### The exercise
In the items below, change "list" to "array" in the stretch from the start through the line containing "<instances>", and write that stretch out with everything else unchanged. Leave the pictures out of your answer.
--- BEGIN Rows ---
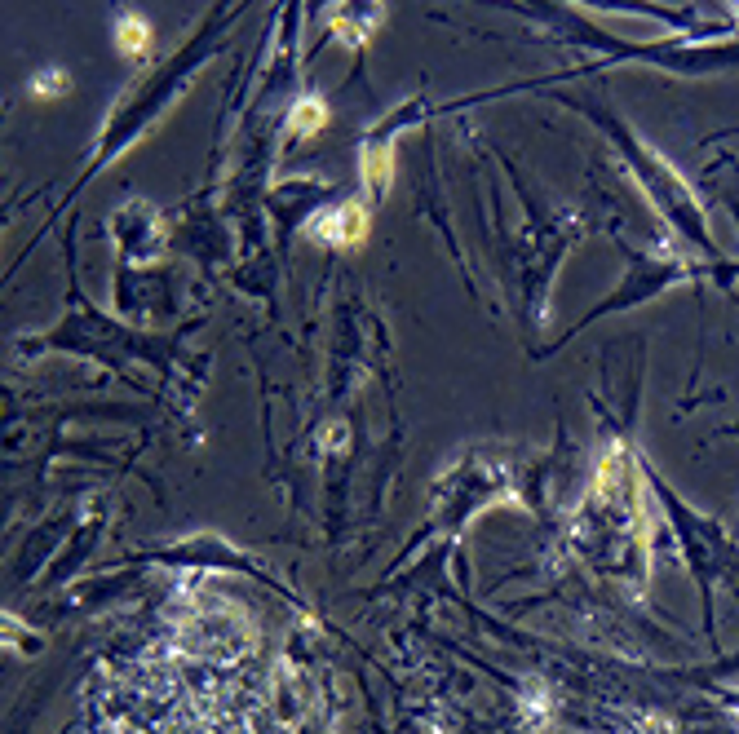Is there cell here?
Returning a JSON list of instances; mask_svg holds the SVG:
<instances>
[{"mask_svg": "<svg viewBox=\"0 0 739 734\" xmlns=\"http://www.w3.org/2000/svg\"><path fill=\"white\" fill-rule=\"evenodd\" d=\"M364 231H368V217H364L359 208H341V213H333V217L319 222V234H328L333 243H355Z\"/></svg>", "mask_w": 739, "mask_h": 734, "instance_id": "cell-1", "label": "cell"}, {"mask_svg": "<svg viewBox=\"0 0 739 734\" xmlns=\"http://www.w3.org/2000/svg\"><path fill=\"white\" fill-rule=\"evenodd\" d=\"M146 40H151V32H146L137 18H125V23H120V49H125V54H137V49H146Z\"/></svg>", "mask_w": 739, "mask_h": 734, "instance_id": "cell-2", "label": "cell"}, {"mask_svg": "<svg viewBox=\"0 0 739 734\" xmlns=\"http://www.w3.org/2000/svg\"><path fill=\"white\" fill-rule=\"evenodd\" d=\"M319 120H324V111H319V106H315V102H305L302 111H297V115H293V129H315V124H319Z\"/></svg>", "mask_w": 739, "mask_h": 734, "instance_id": "cell-3", "label": "cell"}]
</instances>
--- END Rows ---
### Result
Is there cell here?
Returning a JSON array of instances; mask_svg holds the SVG:
<instances>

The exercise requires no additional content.